_The task_. Arrange the entries as a Markdown table with two columns, No. for the row number and Text for the wording of each entry. Skip any blank lines and leave the pictures out.

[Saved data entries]
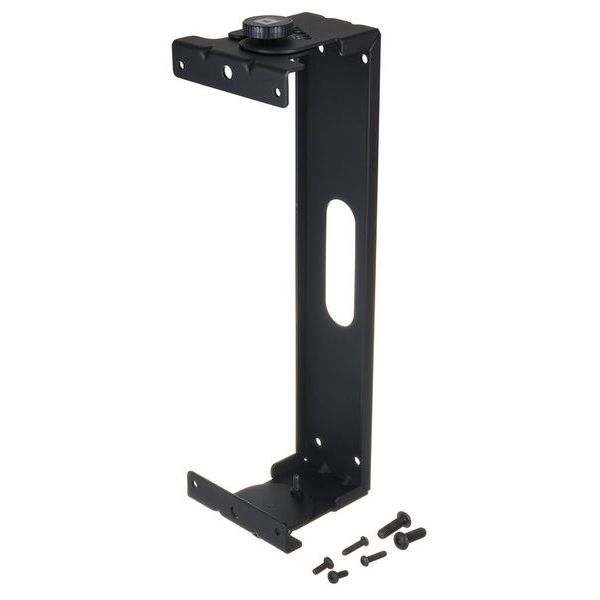 jbl eon mounting brackets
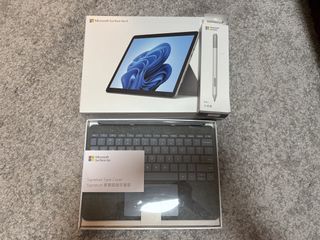 （分類：）位於 。 由 heiha2005 提交（商品編號 1448627693，圖片 1）。簡介： 。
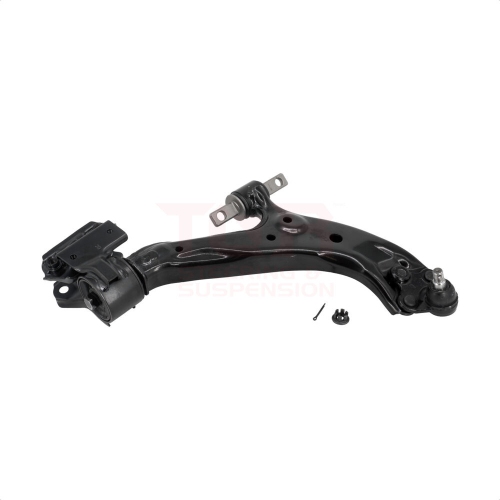 Image 1 of 2.. Front Right Lower Suspension Control Arm Ball Joint Assembly TOR-CK622930 For 2012-2014 Honda CR-V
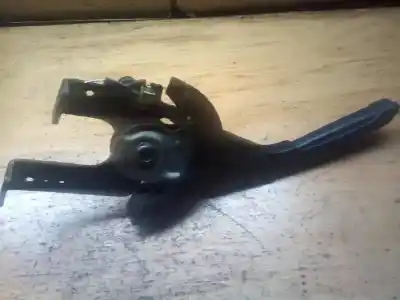 İkinci el araba yedek parçası el freni kolu için ssangyong rexton rx 270 full oem iam referansları   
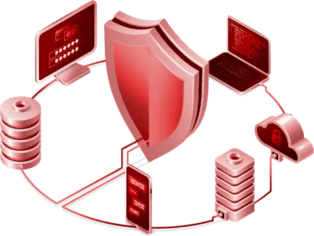 Application-Security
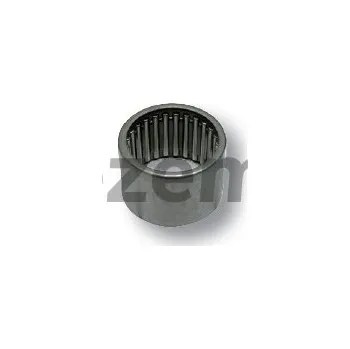 Ložisko převodovky Jehlové ložisko pasující pro ložiska: 56034 060609, 56034 060624,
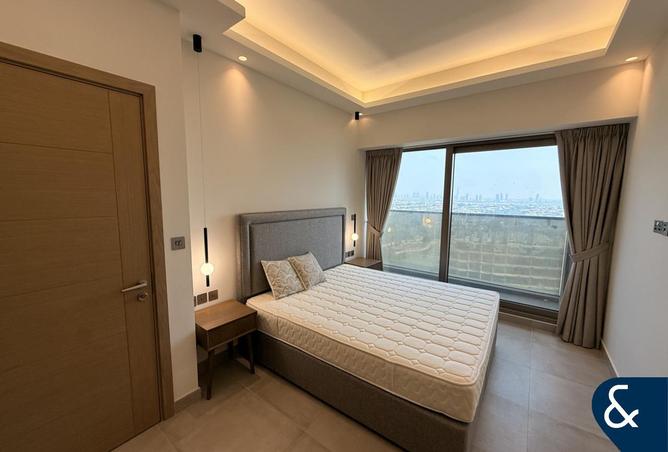 61666805 - صورة العقار 3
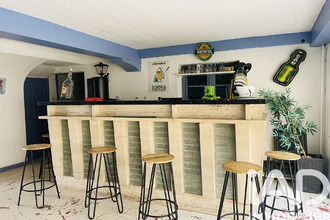 achat maison le-pouzin 07250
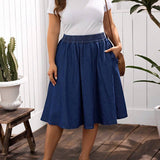 17397574781c7c8c8a5733dbf110facd2ad20084f7_thumbnail_900x.webp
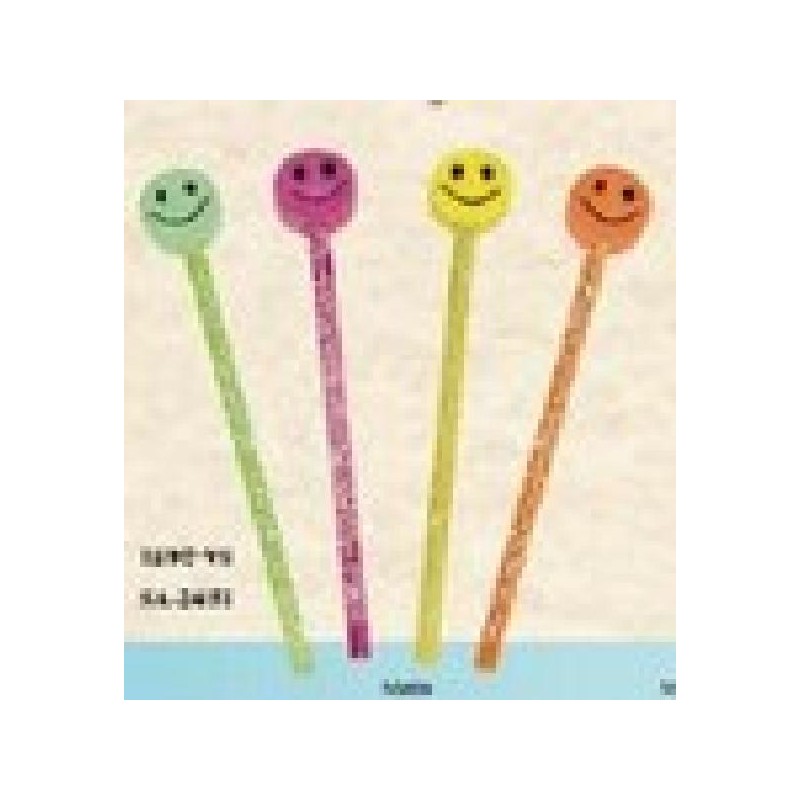 MATITE-TOP SMILEfluo bar.36pz [1101143-00.jpg]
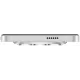 Смартфон Tecno Spark 30 256Gb 8Gb серебристый моноблок 3G 4G 2Sim 6.78" 1080x2436 Android 14 64Mpix 802.11 a/b/g/n/ac NFC GPS GSM900/1800 GSM1900 TouchSc Protect VidConf FM A-GPS microSD max1024Gb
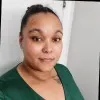 Heather Amegbeto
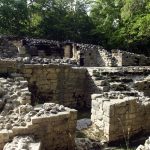 Places To visit in Cancun - Xel Ha -4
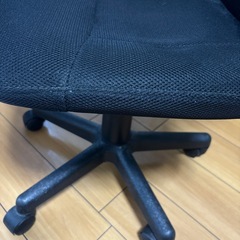椅子の画像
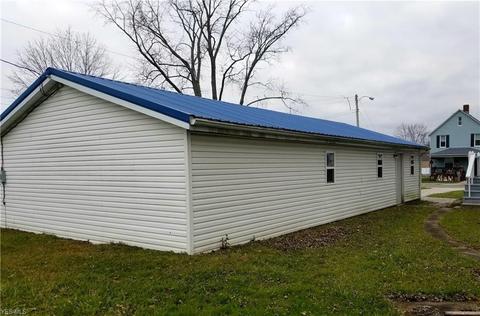 112 Texas Ave, Sebring, OH 44672 photo 16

_Result for this task_.
| No. | Text |
|---|---|
| 1 |  jbl eon mounting brackets |
| 2 |  （分類：）位於 。 由 heiha2005 提交（商品編號 1448627693，圖片 1）。簡介： 。 |
| 3 |  Image 1 of 2.. Front Right Lower Suspension Control Arm Ball Joint Assembly TOR-CK622930 For 2012-2014 Honda CR-V |
| 4 |  İkinci el araba yedek parçası el freni kolu için ssangyong rexton rx 270 full oem iam referansları    |
| 5 |  Application-Security |
| 6 |  Ložisko převodovky Jehlové ložisko pasující pro ložiska: 56034 060609, 56034 060624, |
| 7 |  61666805 - صورة العقار 3 |
| 8 |  achat maison le-pouzin 07250 |
| 9 |  17397574781c7c8c8a5733dbf110facd2ad20084f7_thumbnail_900x.webp |
| 10 |  MATITE-TOP SMILEfluo bar.36pz [1101143-00.jpg] |
| 11 |  Смартфон Tecno Spark 30 256Gb 8Gb серебристый моноблок 3G 4G 2Sim 6.78" 1080x2436 Android 14 64Mpix 802.11 a/b/g/n/ac NFC GPS GSM900/1800 GSM1900 TouchSc Protect VidConf FM A-GPS microSD max1024Gb |
| 12 |  Heather Amegbeto |
| 13 |  Places To visit in Cancun - Xel Ha -4 |
| 14 | 椅子の画像 |
| 15 |  112 Texas Ave, Sebring, OH 44672 photo 16 |